***** Pasaje citado
En Venezuela, la seudo democracia mantiene una tramposa “legitimidad moral” que le permite burlarse de las instituciones democráticas venezolanas y de la región, manejar abusivamente los fondos públicos y recursos naturales del país, dilapidar los ingresos del petróleo en medio de la miseria, extender la corrupción de un extremo al otro del gobierno y exigir a la legislatura poderes extraordinarios como la reelección indefinida. Pero ni Chávez ni sus secuaces lograrán legitimidad democrática por ser electos cabecillas de los “40 ladrones”, en un Estado corrupto hasta los tuétanos.
Los abusos de una tiranía que comienza no son diferentes a los abusos de un dictador en ciernes como Chávez, que desconoce los valores de la libertad. Solo en un gobierno estrictamente limitado por la vigencia de los derechos individuales se puede decir que hay libertad. Es inútil insistir que pueblos sometidos –como Irak, Irán, Venezuela o Bolivia– voten en elecciones limpias y transparentes, como pretende EEUU, para comprometerlos a seguir una conducta democrática.
Ninguna elección puede revertir o legitimar una represión, como creen algunos demócratas. Antes es preciso valorizar la libertad individual.
**********
***** Extractos de datos
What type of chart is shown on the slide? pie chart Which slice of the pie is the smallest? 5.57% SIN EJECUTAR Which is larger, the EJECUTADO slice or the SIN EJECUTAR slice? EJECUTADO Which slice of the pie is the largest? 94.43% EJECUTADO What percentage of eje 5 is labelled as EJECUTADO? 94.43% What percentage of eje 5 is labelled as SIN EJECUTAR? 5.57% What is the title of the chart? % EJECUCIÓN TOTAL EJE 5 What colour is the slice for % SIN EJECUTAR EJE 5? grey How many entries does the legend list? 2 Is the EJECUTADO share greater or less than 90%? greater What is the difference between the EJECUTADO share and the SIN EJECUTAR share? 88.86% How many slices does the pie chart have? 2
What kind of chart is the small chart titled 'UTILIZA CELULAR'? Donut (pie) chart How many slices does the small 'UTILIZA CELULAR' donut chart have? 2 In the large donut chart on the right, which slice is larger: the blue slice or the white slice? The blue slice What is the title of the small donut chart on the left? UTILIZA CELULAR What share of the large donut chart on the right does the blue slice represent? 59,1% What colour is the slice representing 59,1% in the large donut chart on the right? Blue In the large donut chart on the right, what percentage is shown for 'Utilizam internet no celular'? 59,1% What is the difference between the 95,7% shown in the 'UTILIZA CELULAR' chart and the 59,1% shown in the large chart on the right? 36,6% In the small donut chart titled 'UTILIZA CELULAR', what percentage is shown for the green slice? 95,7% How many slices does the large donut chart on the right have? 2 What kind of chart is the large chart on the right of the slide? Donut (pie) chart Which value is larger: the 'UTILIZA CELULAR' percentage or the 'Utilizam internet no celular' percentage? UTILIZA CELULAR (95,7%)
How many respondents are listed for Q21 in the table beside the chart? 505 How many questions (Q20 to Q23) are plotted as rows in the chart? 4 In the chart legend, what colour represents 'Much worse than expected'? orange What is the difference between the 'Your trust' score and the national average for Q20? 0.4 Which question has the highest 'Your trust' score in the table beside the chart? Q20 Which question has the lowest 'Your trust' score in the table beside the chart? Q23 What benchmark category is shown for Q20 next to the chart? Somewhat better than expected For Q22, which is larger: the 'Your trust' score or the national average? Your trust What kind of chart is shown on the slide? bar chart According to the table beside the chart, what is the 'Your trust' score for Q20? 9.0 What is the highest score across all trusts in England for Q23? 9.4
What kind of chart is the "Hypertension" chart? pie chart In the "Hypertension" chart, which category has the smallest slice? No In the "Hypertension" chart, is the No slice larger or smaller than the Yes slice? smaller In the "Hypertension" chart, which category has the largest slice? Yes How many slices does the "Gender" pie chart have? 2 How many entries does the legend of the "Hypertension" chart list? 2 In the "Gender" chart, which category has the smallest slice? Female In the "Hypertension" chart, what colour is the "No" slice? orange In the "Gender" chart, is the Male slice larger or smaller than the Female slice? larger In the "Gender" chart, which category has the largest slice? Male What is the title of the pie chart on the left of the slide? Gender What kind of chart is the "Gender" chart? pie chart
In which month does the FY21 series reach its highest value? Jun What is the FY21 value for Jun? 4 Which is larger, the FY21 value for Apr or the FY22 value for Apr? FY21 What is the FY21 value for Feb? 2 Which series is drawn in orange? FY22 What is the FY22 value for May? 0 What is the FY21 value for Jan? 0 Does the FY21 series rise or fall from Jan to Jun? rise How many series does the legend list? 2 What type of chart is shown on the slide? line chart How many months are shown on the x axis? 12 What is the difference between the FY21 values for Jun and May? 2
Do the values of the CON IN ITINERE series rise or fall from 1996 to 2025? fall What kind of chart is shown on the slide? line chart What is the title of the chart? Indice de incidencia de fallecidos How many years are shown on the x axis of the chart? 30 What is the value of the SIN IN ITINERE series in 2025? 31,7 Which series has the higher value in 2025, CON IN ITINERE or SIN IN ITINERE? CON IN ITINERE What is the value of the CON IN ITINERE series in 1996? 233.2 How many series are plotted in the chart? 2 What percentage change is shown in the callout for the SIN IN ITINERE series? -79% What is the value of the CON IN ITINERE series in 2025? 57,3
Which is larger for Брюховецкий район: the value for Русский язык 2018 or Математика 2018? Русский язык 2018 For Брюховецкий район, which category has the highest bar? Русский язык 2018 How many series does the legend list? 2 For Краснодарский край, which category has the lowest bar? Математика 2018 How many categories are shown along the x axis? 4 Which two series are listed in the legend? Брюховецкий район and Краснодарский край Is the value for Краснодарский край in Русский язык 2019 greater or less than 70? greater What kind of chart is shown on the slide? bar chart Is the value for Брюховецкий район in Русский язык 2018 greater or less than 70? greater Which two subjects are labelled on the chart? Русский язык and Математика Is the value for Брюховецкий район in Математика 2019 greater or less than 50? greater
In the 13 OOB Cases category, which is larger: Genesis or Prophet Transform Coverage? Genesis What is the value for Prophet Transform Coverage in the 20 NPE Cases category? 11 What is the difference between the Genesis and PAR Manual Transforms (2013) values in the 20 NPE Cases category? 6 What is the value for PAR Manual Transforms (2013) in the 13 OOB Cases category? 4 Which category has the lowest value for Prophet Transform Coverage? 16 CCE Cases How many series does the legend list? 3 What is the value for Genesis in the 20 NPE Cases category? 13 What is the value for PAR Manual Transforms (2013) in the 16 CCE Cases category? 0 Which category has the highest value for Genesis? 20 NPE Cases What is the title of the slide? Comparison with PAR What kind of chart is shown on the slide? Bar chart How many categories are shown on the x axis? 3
**********
Requisitos del problema: Resume en dos oraciones el pasaje sobre la democracia en Venezuela.

Resultado esperado: El pasaje sostiene que en Venezuela una seudo democracia usa una tramposa legitimidad moral para burlarse de las instituciones, manejar abusivamente los fondos públicos, extender la corrupción y exigir poderes extraordinarios como la reelección indefinida, aunque Chávez y sus secuaces no lograrán legitimidad democrática por haber sido electos. Afirma además que solo hay libertad en un gobierno estrictamente limitado por los derechos individuales y que ninguna elección puede legitimar una represión, por lo que antes es preciso valorizar la libertad individual.